Dry weather and being a constant knitter, crocheter, seamstress is very hard on my hands. I am seldom without chapped hands and split fingers. Buy stock in Liquid Bandage as I keep two bottles in the house constantly. Discovered O’Keeffe’s Skin Repair 48-hour lotion. It stated it was guaranteed to relieve extremely dry and itchy skin. I was desperate. I used it at bedtime and the next morning there was noticeable improvement. Found it at Walmart.

In the realm of gluten-free again, two other flour blends are good additions to my baking/cooking efforts in the kitchen: BetterBatter and Pamela’s All-Purpose Gluten-Free Artisan Flour (Dairy-free, too!) are now staples in my cupboard. BetterBatter has a multitude of recipes on their Internet site for inspiration. Pamela’s is cup for cup for using in formerly favorite regular recipes and especially nice for baking cookies. Again, you can find recipes on-line and try some of your own favorites from the gluten day. I usually buy my flour blends on-line as it is less expensive than health store prices.
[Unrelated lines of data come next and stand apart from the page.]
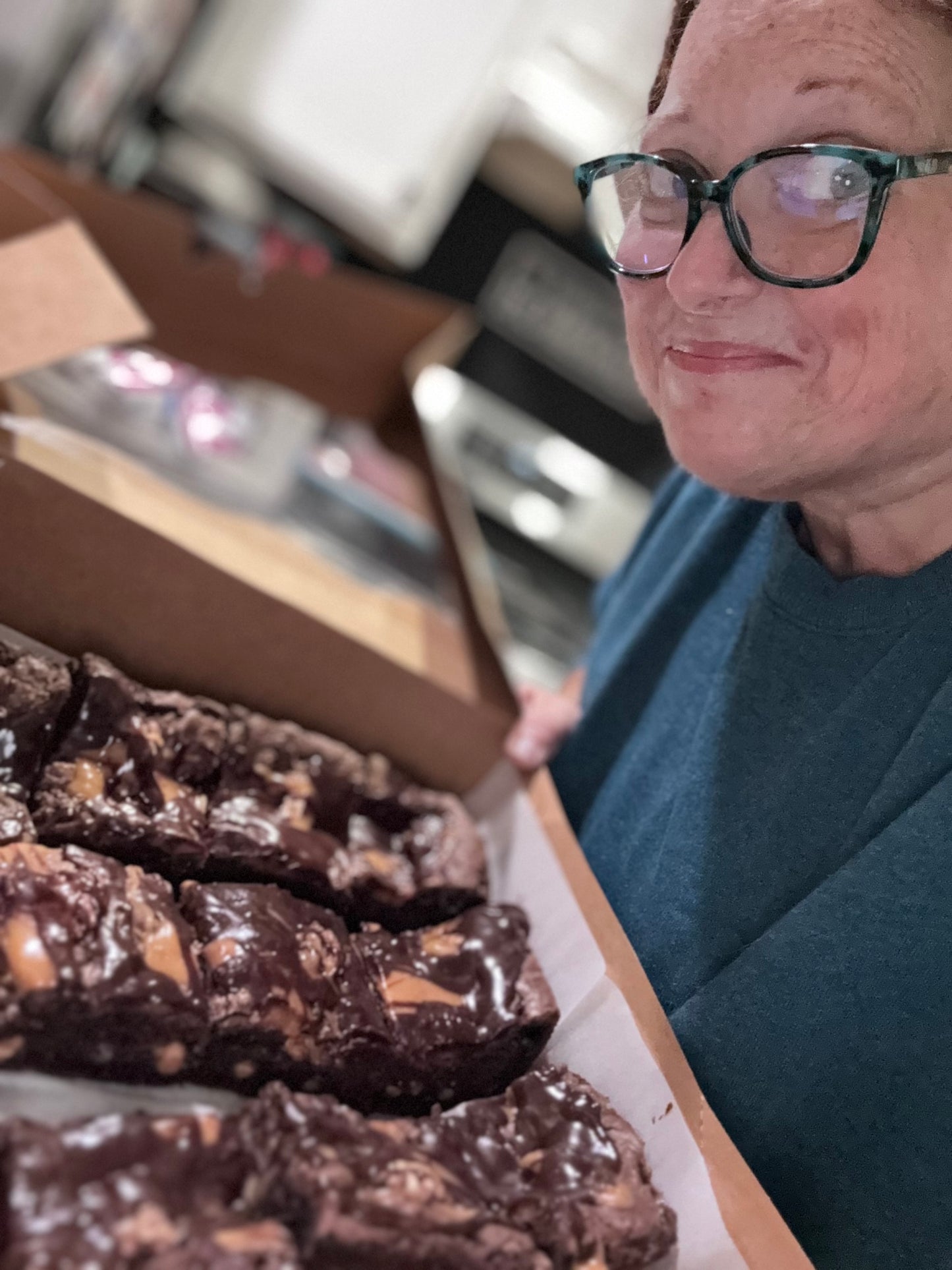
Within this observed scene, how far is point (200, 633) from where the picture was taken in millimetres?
1884

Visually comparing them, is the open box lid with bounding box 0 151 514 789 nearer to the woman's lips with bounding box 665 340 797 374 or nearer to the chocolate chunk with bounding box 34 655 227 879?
the chocolate chunk with bounding box 34 655 227 879

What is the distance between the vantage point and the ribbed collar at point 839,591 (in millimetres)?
A: 1461

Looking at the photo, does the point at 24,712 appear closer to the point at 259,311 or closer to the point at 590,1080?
the point at 590,1080

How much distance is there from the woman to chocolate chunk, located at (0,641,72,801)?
96cm

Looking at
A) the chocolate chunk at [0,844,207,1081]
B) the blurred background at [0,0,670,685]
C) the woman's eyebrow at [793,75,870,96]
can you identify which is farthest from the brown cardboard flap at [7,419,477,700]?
the blurred background at [0,0,670,685]

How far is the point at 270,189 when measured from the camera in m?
4.97

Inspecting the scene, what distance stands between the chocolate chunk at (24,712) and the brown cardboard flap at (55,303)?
47cm

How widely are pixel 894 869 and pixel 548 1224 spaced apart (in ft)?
2.01

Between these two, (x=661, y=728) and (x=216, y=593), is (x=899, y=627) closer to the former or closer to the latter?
(x=661, y=728)

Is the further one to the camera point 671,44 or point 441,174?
point 441,174

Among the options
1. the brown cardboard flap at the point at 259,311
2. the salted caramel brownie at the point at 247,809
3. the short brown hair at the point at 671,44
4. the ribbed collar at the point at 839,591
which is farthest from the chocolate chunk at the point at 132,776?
the brown cardboard flap at the point at 259,311

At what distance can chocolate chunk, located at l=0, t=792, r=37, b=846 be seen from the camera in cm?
144

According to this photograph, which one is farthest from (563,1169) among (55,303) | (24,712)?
(55,303)

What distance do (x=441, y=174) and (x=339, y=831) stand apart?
3.77 m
My addiction to yarn and crocheting/knitting was satisfied recently. I love making projects with varicolored yarn but couldn’t find exactly the mix of colors that pleased me in the usual offerings. Several months ago, I was looking at the yarn aisle and there was something new! It was a yarn that was soft, came in a larger amount than others for a good price and . . . it was variegated in the most interesting color combinations. I liked the whimsical names of the various choices, too. I recently completed a blanket for one daughter in the color blend ‘Gnome’. It was a wild assortment of vivid almost neon colors with enough somber ones to create a nice result. I’m now working on a blanket for my older son’s birthday and it is called ‘Sphinx’ which is a manly (can we still use the word manly in this day and age?) combination of brown and blue tones. The really nice thing about this yarn is that each skein has a lot more yardage than other brands which makes the under $5.00 a skein actually a bit of a bargain. Right now, Walmart is the only store selling this yarn. It is called Mandala and produced by Lion Brand Yarns.

End of sharing time. Laundry calls and I still haven’t invented dinner for this evening! Would rather be crocheting but them’s the breaks!